The initiation of development involves both sensing of nutritional stimuli and complex extracellular signalling, including quorum sensing, extracellular proteases, and other putative signals (see e.g. [3–5]). The formation of aerial hyphae depends on a series of mostly regulatory genes that have been designated bld since they are required for the emergence of the hairy aerial mycelium on the colony surface. The regulatory networks governed by these genes are only partially understood, but are gradually being revealed [4, 6, 7]. Selleckchem Vistusertib The subsequent
development of the aerial hyphae into spores can be blocked at different stages by mutating critical genes. Many mutations of this type give rise to a white aerial mycelium due to a failure to produce the grey spore pigment. Isolation of such whi mutants was the basis for identifying central regulatory genes that direct sporulation in aerial hyphae (for recent reviews, see [1, 4]).
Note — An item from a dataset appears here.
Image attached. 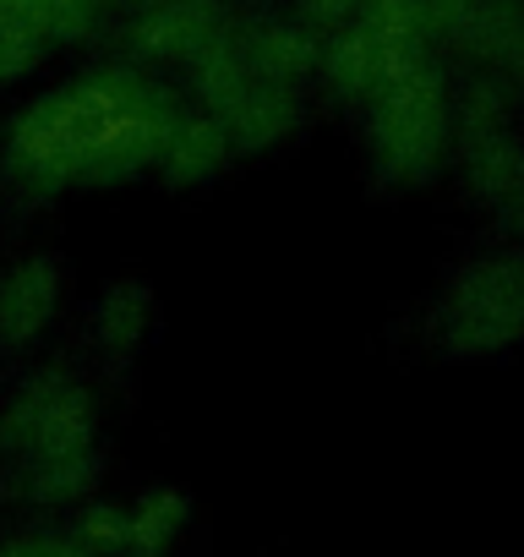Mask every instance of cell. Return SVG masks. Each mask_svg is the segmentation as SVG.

A major challenge in Streptomyces developmental biology is now to Ricolinostat decipher how these regulators are acting to control the physiological and cell cycle-related processes involved in producing the mature spores, including modulation of cell division, cell wall assembly, chromosome replication, and nucleoid partitioning and condensation. The accompanying physiological responses include for example the cell type-specific
accumulation and utilisation of glycogen and trehalose, and the synthesis of a polyketide spore pigment. The biosynthetic genes for the
pigment are found in the whiE gene cluster, and the expression of this cluster depends on the regulatory whi genes, although the direct LB-100 supplier regulator is still unknown [8, 9]. The identified regulatory whi genes that are required for the early stages of sporulation in aerial hyphae appear to fall into two major and converging pathways [1]. The RNA polymerase sigma factor σWhiG is required for the initiation of spore Tau-protein kinase formation in S. coelicolor and controls two other regulatory genes, whiI encoding a response regulator and whiH encoding a GntR-family protein [10–13]. Genetic analyses show that whiG mutations block progression of differentiation at an early stage of apparently undifferentiated aerial hyphae in S. coelicolor, and whiG mutations are epistatic on both whiI and whiH[14, 15]. The phenotypes of whiI and whiH mutants differ in that whiI mutants do not form sporulation septa and do not show pronounced nucleoid condensation, while whiH mutants are able to convert the apical cells of some aerial hyphae into spore-like fragments with condensed nucleoids and occasional sporulation septa [12, 13, 15]. WhiH is autoregulatory and binds to its own promoter region [16], while WhiI (C-terminal fragment) binds to one independent target promoter (for inoRA) [17, 18]. However, no other direct targets for WhiH or WhiI have been reported.